Pöring – Die Begrüßung war lautstark. Als die ersten Besucher zur Besichtigung der neuen Wohnanlage für Flüchtlinge im Osten von Pöring eintrafen, ging die Alarmanlage an. Es dauerte einige Zeit, bis das Problem behoben werden konnte. Als es wieder ruhig war, überbrachte Landrat Robert Niedergesäß eine überraschende Nachricht. Nur halb belegt wird nämlich zunächst die neue Container-Wohnanlage. 32 Flüchtlinge aus Afrika sollen dort ab der kommenden Wochen auf einer Etage einziehen. Die zweite, obere Etage bleibt frei.

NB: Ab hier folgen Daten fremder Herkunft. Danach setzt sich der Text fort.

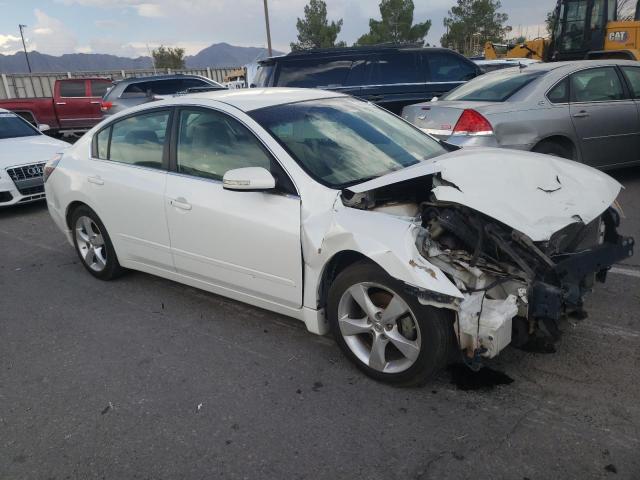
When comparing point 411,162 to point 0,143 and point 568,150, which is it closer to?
point 568,150

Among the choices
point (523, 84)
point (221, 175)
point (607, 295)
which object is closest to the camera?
point (221, 175)

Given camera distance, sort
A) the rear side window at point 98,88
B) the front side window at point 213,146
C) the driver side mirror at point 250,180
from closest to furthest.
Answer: the driver side mirror at point 250,180, the front side window at point 213,146, the rear side window at point 98,88

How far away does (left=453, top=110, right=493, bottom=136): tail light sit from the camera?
5.89m

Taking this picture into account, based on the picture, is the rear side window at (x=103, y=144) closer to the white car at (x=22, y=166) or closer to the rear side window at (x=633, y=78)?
the white car at (x=22, y=166)

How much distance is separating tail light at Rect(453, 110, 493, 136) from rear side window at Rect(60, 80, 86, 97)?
1324cm

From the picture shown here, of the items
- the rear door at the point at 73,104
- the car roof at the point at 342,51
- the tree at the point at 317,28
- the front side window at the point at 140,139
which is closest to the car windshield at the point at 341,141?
the front side window at the point at 140,139

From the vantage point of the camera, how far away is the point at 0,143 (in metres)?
7.99

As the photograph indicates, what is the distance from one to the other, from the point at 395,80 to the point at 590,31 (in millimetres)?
8526

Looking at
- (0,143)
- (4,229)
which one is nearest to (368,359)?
(4,229)

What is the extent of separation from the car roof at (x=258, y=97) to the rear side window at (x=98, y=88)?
13.4 metres

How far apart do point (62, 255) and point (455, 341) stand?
15.0 ft

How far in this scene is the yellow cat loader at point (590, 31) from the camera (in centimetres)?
1329

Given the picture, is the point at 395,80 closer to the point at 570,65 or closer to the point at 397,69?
the point at 397,69

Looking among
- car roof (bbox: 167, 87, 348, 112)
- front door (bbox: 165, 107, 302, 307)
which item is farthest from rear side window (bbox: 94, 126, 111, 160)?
front door (bbox: 165, 107, 302, 307)
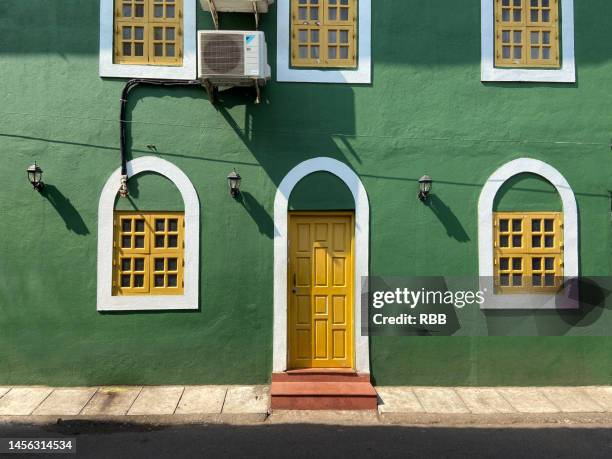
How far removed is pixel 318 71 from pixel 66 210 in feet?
12.4

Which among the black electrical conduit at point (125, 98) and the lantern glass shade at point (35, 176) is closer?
the lantern glass shade at point (35, 176)

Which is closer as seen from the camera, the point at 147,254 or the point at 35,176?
the point at 35,176

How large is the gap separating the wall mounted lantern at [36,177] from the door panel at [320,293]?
326 centimetres

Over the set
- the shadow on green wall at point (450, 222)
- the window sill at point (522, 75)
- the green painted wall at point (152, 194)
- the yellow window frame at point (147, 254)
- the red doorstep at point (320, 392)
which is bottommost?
the red doorstep at point (320, 392)

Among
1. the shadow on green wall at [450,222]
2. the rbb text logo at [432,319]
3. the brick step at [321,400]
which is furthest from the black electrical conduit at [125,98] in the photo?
the rbb text logo at [432,319]

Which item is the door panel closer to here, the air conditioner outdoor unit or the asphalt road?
the asphalt road

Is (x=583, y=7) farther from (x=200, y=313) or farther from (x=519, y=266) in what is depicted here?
(x=200, y=313)

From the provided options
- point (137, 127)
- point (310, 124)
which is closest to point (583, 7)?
point (310, 124)

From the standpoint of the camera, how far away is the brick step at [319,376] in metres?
5.94

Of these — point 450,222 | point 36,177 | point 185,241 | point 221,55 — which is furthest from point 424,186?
point 36,177

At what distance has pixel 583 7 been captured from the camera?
6355mm

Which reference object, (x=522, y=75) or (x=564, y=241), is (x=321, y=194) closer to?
(x=522, y=75)

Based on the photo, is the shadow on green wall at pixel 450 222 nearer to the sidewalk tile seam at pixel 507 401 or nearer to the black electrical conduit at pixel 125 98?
the sidewalk tile seam at pixel 507 401

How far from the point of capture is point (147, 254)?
608 centimetres
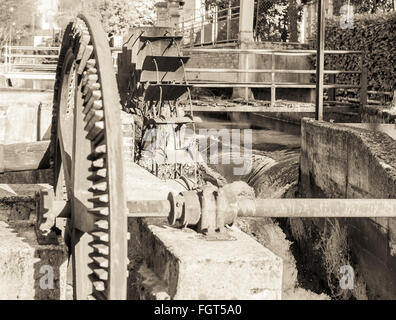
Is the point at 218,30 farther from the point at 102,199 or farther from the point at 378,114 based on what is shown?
the point at 102,199

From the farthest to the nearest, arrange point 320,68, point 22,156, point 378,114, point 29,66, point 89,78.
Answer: point 29,66, point 378,114, point 320,68, point 22,156, point 89,78

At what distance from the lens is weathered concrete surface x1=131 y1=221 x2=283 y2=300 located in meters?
3.00

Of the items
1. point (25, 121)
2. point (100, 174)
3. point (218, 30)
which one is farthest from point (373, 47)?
Answer: point (100, 174)

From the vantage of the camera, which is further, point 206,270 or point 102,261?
point 206,270

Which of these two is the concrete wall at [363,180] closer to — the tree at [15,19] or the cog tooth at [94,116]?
the cog tooth at [94,116]

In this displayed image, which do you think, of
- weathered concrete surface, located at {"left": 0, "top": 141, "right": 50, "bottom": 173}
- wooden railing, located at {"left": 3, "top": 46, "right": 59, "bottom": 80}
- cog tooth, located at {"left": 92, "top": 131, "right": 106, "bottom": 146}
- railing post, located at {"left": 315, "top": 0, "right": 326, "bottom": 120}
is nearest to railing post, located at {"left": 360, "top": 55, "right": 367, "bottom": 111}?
railing post, located at {"left": 315, "top": 0, "right": 326, "bottom": 120}

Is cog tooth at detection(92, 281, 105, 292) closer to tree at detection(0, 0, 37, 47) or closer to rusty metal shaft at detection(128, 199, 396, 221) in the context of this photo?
rusty metal shaft at detection(128, 199, 396, 221)

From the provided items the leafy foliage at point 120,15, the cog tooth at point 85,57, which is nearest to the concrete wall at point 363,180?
the cog tooth at point 85,57

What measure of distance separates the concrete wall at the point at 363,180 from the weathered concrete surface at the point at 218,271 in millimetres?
3856

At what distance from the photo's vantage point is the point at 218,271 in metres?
3.02

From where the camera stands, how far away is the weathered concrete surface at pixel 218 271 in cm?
300

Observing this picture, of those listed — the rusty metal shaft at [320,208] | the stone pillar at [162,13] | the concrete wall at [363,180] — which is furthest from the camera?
the stone pillar at [162,13]

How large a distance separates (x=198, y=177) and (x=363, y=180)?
13.5ft
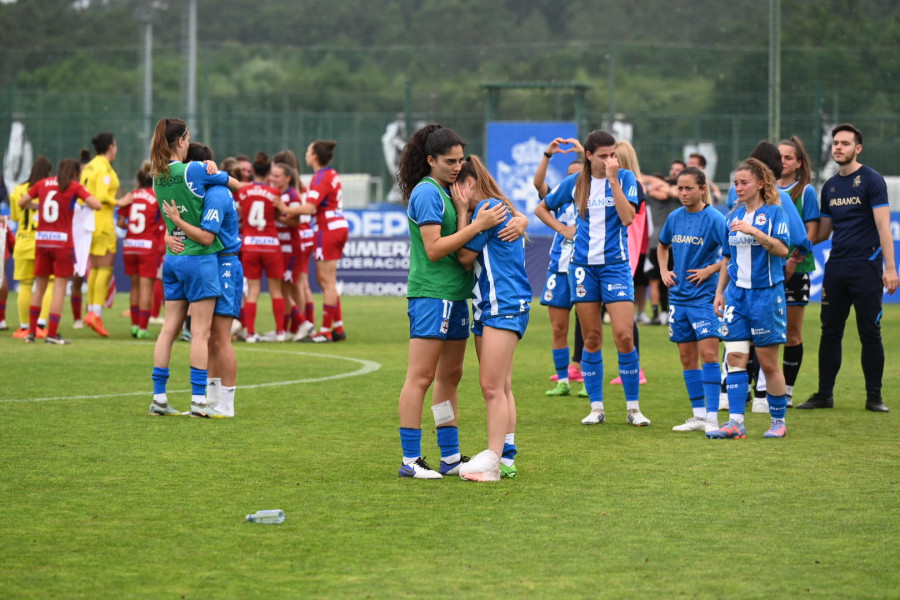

Ursprünglich war geplant, die neue Anlage mit Flüchtlingen aus unterschiedlichen Herkunftsländern und unterschiedlichen Kulturen zu belegen, neben Menschen aus Afrika auch Flüchtlinge aus dem arabischen Raum. Alle 64 Plätze sollten dafür genutzt werden. So stand es noch in Flyern, die zur offiziellen Eröffnung der Anlage gedruckt wurden. Nachbarn und andere Interessierte konnten sich selbst ein Bild von der Einrichtung machen.

Bürgermeister Piet Mayr erinnerte beim Termin, welche Konflikte es bei einer Belegung der Einrichtung mit Menschen aus unterschiedlichen Kulturkreisen geben könne. Diese Erfahrung habe man mit den unbegleiteten minderjährigen Flüchtlingen gemacht, die damals im Eschenhof untergebracht worden waren. Deshalb habe er sich auch an den Landrat gewandt. „Dem Wunsch kommen wir nach“, so die Erklärung von Robert Niedergesäß.

Grundausstattung für jedes Zimmer: Reinigungsgerät, Putzmittel, Geschirr, Pfannen und Bettgestelle.

Platz ist in der neuen Unterkunft auf zwei Etagen eben für 64 Personen, die in 28 Doppelzimmern und vier Vierbettzimmern untergebracht werden können. Dazu kommen zwei Küchen jeweils mit einem Aufenthaltsraum und sanitäre Anlagen. Die Herde in der Küche sind mit einer Zeitschaltuhr gesichert. Nach 25 Minuten wird die Stromzufuhr unterbrochen. Um weiter kochen zu können, muss erneut ein Schalter betätigt werden. Eine Maßnahme zum Brandschutz. Rauchen ist im gesamten Gebäude verboten. Im Eingangsbereich hängt die sehr kurze Hausordnung auf Deutsch und Englisch. Die Bauzeit betrug sieben Wochen. Die Siedlung ist für einen Zeitraum von sieben Jahren genehmigt.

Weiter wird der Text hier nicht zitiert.